As for her work, she says, “I am interested in extra-solar planets, dark matter in galaxies, and the structure of galaxies.

“At least 90 per cent of the universe is made up of something or influenced by something that we do not understand. Which is a bit embarrassing. . . .

“I have been involved in searching for planets using a technique called micro-lensing. The Great Melbourne telescope at Stromlo for many years did an experiment called the MACHO experiment – – MAssive Compact Halo Objects. The idea was that if this dark matter was in lumps that were large enough and massive enough to bend light through their own gravitational field this would cause flickering of the stars because as this dark object moved in front of the background star it would refocus the light through your telescope and make it brighter. After the star moved on its way out of the dark object’s influence,

it would return to its usual brightness.

“This was predicted by Einstein in 1936 and was observed for the first time on this mountain in 1992. It has become a whole field in and of itself in astronomy.

“Usually the rise and fall of the brightness is very smooth, but if you are dealing with a lensing star with planets, those planets will have their own gravitational field and the light will be bent in a different way. That will alter of the shape of the rise and fall of the brightness of the background star. Instead of being a smooth rise and fall, there will be a sharp little kink which would be a signature of a planet. . . .

“I have been involved for many years in something called the PLANET collaboration which has telescopes in Tasmania, Perth, South America and southern Africa. Basically we continually watch s

tars that are undergoing this microlensing effect to see if there is any oddity that might be caused by a planet.”

Sackett explained that another way to search for an extra-solar planet was to look for the effect of a partial eclipse of its mother star. During such a partial eclipse, some of the light coming to Earth would be blocked. The percentage of the light blocked helps an astronomer work out the planet’s size. Astronomers have also taken a spectrum of the light before, during and after a partial eclipse. The difference in the spectra reveals a difference in chemical composition. For example, it was found that one planet had sodium in its atmosphere.

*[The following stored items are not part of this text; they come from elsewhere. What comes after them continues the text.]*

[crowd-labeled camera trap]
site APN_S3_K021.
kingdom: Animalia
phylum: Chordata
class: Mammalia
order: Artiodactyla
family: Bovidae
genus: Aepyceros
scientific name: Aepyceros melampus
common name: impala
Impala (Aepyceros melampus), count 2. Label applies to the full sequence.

“The evidence coming in indicates that these solar systems are different from ours,” Sackett says. For example, one has a planet the size of Jupiter orbiting its star once every 4.5 days at a distance much much closer than Mercury orbits our Sun.”

Sackett says that curiosity drives her.

“By studying cosmic questions like this you view your own life, planet Earth, and the people on it from a different perspective,” she says. “It is not why I do it, but it is a result, I think, of studying astronomy. You take the big view.”

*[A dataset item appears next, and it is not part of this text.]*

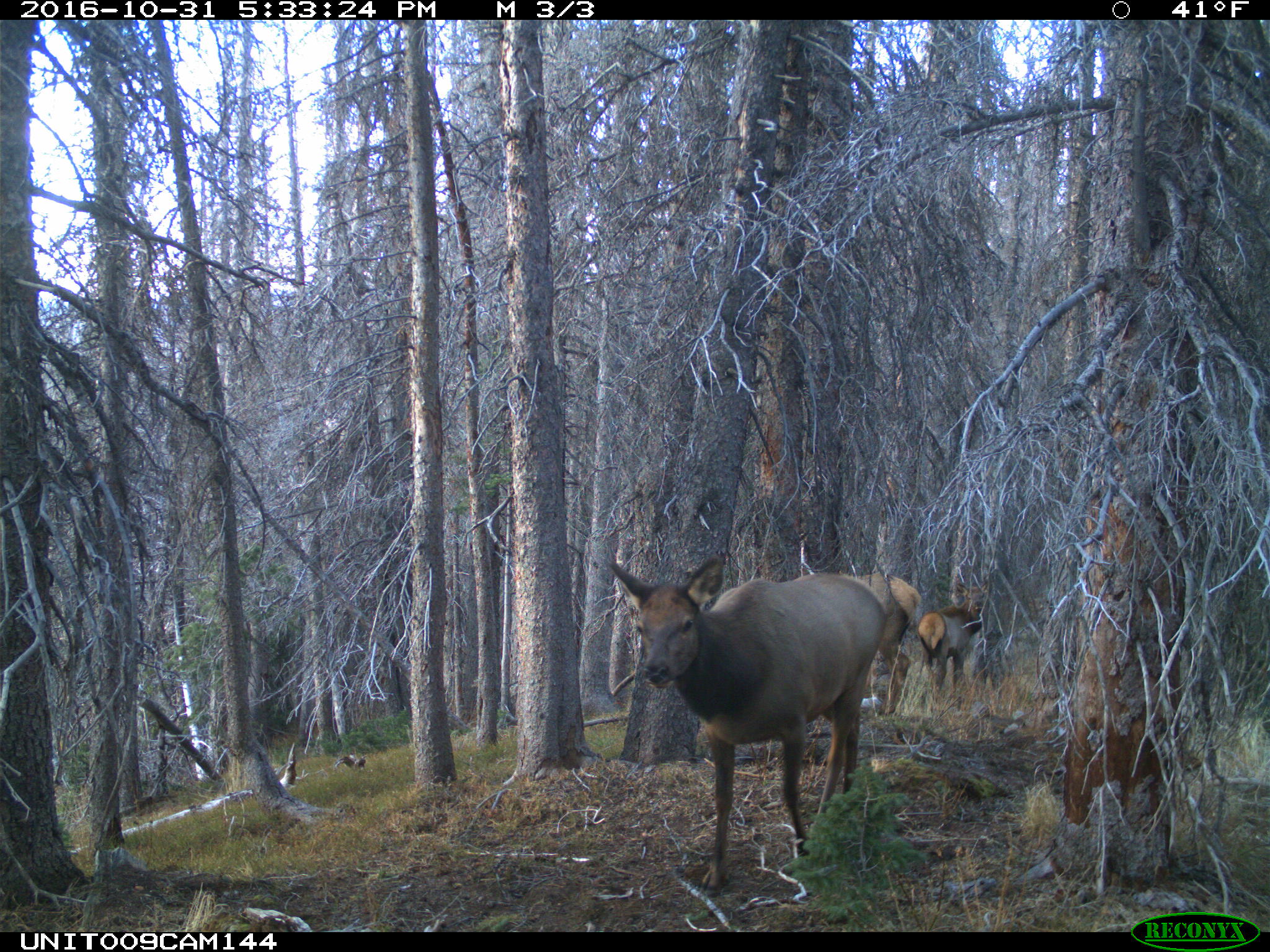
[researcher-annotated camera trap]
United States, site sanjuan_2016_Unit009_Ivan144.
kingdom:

Does astronomy enforce or negate religion?

“It might for some people but it does not for me,” she says. “It is orthogonal. I do not see it as either enforcing or negating it. Some scientists are religious and some scientists are not. . . . I certainly think that there is a lot out there that we do not understand, and to be a good scientist you have to realise that. I do believe, though, that there is a larger arena that we can understand through science, and I think that humans are somehow endowed with this intense curiosity, so that if there is something out there that we can know, we want to know it — whether it affects our lives or not. There have been many, many examples of scientific discoveries that you would not have thought would affect human lives but they turn out to do so later. Whether this enormous curiosity is unique to humans I do not know. Whether there are other creatures in the universe who are just as curious as we are, I don’t know.

“Science is a hunt for answers. In that regard at least science has something in common with religion, which I think is also a desire to find answers. But the kind of questions they can answer are very different. Confusion comes when they try to answer the same question.”